False positives are a necessary evil

Joanna Glasner of Wired asks whether spam filters are too strict, and I answer yes. But it is a necessary evil. People don’t want unsolicited mail anymore than they want unsolicited phone calls, hence the do-not-call registry. Unfortunately, there isn’t a national do-not-email registry, and there might never be. So email service providers set their filters tighter than snare drums, because their goal is to please their users. And constant pr0n and p1ll email is none too pleasing.

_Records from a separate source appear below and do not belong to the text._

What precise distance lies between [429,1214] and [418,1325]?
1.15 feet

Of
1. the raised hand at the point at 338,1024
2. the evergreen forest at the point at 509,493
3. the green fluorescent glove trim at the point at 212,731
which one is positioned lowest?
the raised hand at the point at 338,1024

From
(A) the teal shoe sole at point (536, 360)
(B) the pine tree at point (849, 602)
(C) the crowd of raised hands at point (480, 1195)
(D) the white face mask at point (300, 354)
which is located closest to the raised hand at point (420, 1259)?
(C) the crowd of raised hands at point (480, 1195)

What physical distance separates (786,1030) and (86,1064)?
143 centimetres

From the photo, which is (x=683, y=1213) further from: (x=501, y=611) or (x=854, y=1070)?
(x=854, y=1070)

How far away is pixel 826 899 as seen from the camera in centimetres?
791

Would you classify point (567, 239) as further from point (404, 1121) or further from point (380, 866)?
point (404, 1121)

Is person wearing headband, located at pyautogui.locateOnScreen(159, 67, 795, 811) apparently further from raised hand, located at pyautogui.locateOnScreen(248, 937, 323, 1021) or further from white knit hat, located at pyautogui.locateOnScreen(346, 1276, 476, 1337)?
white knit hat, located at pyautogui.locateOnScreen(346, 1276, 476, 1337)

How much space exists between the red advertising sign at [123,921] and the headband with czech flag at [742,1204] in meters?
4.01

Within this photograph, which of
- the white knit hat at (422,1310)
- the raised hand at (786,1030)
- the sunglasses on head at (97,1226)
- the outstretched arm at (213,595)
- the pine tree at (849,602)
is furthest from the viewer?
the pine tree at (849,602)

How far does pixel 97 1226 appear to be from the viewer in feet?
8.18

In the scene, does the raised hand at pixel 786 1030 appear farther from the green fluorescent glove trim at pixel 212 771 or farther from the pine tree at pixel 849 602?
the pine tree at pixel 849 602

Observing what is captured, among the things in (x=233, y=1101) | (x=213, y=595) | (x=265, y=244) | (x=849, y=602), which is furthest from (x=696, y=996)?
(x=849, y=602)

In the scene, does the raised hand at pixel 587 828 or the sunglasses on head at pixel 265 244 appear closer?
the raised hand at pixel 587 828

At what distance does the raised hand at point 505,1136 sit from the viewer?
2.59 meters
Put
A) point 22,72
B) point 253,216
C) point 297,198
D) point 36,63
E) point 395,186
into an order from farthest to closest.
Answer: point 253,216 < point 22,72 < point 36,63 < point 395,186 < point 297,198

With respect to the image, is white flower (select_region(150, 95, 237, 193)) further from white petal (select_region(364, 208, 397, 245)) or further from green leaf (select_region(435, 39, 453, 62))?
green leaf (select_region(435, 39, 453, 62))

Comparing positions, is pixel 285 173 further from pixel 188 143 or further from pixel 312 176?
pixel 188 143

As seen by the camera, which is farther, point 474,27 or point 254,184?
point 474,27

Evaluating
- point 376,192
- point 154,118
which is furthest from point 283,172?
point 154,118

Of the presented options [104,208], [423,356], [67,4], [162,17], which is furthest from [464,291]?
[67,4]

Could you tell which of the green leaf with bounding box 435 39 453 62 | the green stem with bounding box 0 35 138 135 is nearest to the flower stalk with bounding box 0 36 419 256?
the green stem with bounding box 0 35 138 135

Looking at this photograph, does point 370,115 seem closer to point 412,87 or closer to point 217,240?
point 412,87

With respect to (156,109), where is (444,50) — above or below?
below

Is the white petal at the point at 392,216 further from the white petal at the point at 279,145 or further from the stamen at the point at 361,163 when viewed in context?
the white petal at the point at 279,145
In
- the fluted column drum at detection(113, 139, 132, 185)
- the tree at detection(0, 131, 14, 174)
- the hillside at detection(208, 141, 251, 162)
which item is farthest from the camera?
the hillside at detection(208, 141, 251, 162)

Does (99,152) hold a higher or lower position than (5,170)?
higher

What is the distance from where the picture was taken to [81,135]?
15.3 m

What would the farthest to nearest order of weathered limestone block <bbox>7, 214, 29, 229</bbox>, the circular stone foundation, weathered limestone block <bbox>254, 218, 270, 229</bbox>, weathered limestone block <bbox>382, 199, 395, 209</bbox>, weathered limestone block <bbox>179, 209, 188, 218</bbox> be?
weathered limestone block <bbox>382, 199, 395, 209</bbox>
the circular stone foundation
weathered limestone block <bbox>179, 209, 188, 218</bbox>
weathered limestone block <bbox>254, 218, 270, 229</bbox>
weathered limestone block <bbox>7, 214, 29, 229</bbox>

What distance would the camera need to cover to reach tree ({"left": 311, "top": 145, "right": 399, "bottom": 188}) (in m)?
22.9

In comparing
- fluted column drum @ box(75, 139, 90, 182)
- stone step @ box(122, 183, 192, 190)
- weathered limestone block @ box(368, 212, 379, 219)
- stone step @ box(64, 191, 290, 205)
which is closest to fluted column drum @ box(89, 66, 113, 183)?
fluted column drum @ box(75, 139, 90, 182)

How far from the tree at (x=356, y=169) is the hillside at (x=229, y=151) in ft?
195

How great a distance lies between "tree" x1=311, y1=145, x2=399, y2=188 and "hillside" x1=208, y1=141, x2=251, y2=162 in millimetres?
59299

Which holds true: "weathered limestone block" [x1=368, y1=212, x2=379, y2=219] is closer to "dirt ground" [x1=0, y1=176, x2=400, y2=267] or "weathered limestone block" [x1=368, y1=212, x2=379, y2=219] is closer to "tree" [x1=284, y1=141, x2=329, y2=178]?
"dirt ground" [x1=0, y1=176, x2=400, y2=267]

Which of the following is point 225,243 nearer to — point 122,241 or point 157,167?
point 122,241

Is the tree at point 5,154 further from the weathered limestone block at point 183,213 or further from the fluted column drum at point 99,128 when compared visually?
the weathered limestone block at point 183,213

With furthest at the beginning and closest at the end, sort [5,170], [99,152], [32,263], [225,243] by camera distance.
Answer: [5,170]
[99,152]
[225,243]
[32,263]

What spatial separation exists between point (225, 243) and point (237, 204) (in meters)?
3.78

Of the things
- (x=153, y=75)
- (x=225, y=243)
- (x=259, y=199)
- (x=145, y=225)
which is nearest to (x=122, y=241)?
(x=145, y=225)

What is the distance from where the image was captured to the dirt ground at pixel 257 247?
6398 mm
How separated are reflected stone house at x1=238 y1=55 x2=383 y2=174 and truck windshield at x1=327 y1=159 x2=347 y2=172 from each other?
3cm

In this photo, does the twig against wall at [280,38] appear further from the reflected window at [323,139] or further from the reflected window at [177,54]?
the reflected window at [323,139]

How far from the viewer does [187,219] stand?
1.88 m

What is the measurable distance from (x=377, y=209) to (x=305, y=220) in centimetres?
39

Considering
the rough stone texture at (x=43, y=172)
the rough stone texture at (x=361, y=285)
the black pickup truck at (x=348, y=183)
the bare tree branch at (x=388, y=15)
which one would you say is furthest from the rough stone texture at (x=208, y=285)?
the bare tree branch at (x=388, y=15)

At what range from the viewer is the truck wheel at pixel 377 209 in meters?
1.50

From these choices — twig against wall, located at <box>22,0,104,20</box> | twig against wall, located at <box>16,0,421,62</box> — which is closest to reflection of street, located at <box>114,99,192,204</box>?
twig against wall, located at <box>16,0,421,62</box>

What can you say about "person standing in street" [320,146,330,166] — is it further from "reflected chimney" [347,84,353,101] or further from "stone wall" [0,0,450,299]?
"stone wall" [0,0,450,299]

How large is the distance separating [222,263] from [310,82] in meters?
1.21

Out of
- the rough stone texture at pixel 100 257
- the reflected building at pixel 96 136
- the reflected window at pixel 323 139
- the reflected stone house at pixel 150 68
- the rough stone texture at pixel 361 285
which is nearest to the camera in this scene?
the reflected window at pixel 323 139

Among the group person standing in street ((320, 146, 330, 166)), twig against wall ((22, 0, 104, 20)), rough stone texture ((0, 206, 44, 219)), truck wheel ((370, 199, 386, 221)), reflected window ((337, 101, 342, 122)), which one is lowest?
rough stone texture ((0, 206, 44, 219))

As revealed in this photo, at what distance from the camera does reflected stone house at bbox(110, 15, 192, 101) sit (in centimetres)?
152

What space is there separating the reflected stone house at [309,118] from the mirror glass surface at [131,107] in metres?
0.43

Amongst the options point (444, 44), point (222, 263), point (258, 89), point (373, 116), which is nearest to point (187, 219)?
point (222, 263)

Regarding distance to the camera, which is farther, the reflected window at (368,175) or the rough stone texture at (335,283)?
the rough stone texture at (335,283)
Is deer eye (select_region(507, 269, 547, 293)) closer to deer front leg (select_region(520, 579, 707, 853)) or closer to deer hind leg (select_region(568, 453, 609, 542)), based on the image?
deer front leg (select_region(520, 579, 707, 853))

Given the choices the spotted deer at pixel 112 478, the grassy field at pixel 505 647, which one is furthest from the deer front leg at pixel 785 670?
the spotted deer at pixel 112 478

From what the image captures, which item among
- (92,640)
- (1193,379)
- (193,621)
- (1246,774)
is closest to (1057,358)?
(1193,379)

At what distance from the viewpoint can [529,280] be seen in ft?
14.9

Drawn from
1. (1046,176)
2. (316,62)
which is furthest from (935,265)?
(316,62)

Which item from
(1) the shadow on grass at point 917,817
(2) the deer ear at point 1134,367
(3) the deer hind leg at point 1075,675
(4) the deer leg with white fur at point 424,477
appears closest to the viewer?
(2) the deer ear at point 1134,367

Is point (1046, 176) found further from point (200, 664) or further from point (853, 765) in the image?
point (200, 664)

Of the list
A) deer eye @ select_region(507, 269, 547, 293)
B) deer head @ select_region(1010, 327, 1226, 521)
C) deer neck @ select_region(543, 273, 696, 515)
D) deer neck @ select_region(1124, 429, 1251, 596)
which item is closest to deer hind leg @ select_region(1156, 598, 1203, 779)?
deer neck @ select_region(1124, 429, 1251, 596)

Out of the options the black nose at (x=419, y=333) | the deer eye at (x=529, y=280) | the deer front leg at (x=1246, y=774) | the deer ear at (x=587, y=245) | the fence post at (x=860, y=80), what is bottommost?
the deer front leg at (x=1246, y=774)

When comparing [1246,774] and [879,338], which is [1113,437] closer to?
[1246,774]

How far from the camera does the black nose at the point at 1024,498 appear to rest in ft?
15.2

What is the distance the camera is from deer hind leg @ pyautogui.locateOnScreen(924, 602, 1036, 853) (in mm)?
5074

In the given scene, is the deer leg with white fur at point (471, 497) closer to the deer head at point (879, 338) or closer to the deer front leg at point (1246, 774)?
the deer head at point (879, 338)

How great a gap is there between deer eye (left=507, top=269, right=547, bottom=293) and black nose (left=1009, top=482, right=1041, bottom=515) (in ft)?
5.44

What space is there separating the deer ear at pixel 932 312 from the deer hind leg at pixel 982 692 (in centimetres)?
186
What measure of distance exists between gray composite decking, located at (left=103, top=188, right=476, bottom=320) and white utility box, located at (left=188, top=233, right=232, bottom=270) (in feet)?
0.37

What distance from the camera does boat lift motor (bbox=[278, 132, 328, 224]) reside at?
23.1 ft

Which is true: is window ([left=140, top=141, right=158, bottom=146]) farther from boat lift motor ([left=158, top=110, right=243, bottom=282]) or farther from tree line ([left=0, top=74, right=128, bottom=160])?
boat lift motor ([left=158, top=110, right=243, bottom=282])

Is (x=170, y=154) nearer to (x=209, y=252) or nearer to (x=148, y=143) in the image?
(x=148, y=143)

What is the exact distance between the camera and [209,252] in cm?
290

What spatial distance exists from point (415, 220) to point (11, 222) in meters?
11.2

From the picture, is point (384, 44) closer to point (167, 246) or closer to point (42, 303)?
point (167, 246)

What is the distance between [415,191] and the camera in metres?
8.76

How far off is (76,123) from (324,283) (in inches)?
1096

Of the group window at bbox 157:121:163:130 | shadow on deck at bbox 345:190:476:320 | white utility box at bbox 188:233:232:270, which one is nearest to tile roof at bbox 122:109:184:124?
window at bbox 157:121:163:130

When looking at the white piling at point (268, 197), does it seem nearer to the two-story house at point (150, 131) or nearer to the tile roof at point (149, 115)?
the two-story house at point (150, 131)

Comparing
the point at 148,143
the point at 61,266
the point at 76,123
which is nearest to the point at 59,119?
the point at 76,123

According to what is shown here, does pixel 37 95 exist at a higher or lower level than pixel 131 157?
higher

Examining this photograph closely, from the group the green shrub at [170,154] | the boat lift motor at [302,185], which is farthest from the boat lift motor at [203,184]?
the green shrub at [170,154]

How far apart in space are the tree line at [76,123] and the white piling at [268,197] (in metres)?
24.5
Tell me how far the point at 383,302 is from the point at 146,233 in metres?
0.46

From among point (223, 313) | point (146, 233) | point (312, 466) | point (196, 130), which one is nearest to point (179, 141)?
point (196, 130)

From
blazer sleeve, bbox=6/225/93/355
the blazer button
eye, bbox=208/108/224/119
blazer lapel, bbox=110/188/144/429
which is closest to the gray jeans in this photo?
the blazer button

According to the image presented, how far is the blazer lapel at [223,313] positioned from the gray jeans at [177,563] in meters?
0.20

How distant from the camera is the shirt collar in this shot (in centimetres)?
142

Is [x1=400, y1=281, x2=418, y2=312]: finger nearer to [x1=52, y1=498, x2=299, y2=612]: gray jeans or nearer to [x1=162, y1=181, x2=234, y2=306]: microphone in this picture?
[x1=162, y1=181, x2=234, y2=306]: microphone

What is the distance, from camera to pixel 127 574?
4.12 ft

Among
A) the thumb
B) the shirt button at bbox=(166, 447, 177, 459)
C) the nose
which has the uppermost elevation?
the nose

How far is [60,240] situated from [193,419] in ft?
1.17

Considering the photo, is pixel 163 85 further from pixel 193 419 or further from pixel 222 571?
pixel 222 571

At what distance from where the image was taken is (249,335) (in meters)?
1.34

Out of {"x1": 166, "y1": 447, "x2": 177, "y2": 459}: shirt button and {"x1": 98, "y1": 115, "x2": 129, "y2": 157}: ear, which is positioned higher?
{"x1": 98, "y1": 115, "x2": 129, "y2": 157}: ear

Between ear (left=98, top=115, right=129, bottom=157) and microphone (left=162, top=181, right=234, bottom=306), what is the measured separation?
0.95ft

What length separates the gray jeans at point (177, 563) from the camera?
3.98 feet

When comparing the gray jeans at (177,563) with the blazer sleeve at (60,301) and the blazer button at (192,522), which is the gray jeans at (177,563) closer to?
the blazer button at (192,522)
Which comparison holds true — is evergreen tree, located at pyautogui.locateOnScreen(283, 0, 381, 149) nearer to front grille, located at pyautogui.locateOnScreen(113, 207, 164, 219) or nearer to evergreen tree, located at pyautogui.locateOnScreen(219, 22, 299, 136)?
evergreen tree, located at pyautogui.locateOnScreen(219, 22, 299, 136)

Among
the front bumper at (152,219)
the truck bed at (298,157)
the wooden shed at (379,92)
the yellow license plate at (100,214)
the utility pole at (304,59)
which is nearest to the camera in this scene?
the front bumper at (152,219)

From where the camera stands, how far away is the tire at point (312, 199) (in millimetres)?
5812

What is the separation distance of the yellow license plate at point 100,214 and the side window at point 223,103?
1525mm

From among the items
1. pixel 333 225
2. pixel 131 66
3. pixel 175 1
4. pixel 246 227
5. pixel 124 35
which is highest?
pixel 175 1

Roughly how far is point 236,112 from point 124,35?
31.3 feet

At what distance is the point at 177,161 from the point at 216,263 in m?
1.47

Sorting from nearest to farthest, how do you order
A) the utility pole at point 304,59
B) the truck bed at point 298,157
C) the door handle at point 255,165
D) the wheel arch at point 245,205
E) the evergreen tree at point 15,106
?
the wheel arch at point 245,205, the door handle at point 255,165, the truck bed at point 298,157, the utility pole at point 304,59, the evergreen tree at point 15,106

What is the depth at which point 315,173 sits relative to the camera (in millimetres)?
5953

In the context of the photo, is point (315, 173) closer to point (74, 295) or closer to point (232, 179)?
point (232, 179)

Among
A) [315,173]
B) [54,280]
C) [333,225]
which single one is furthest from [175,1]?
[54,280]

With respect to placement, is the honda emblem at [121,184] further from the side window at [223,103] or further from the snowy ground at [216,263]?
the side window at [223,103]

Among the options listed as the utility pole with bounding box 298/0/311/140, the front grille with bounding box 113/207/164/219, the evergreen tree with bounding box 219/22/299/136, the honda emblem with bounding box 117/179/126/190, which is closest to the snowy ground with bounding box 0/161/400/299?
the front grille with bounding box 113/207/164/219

“If AOL or another ISP decides that someone’s a spammer, then no e-mail from that individual gets through,” said EFF attorney Cindy Cohn, whose group opposes the AOL plan. “But there’s a fundamental difficulty at the heart of the spam debate: The only one who knows what you want delivered in your inbox is you.”

This continued outcry makes me think that these organizations are not opt-in! Why all the fuss? Take the last sentence to heart. Ask your members to put you on their approved senders list when they opt-in to receive communication from you, and the first statement is a non-issue (not that I lend much credibility to it to begin with, as what Cindy is describing there is really blacklisting, and that usually takes more than just the efforts of the ISP). If this is a “recruitment” issue, let your existing members help, as their friends are probably like minded individuals, and their friends probably have them on THEIR approved senders list too.

If organizations don’t start thinking a little “out of the box,” this debate is never going to end, and neither is spam.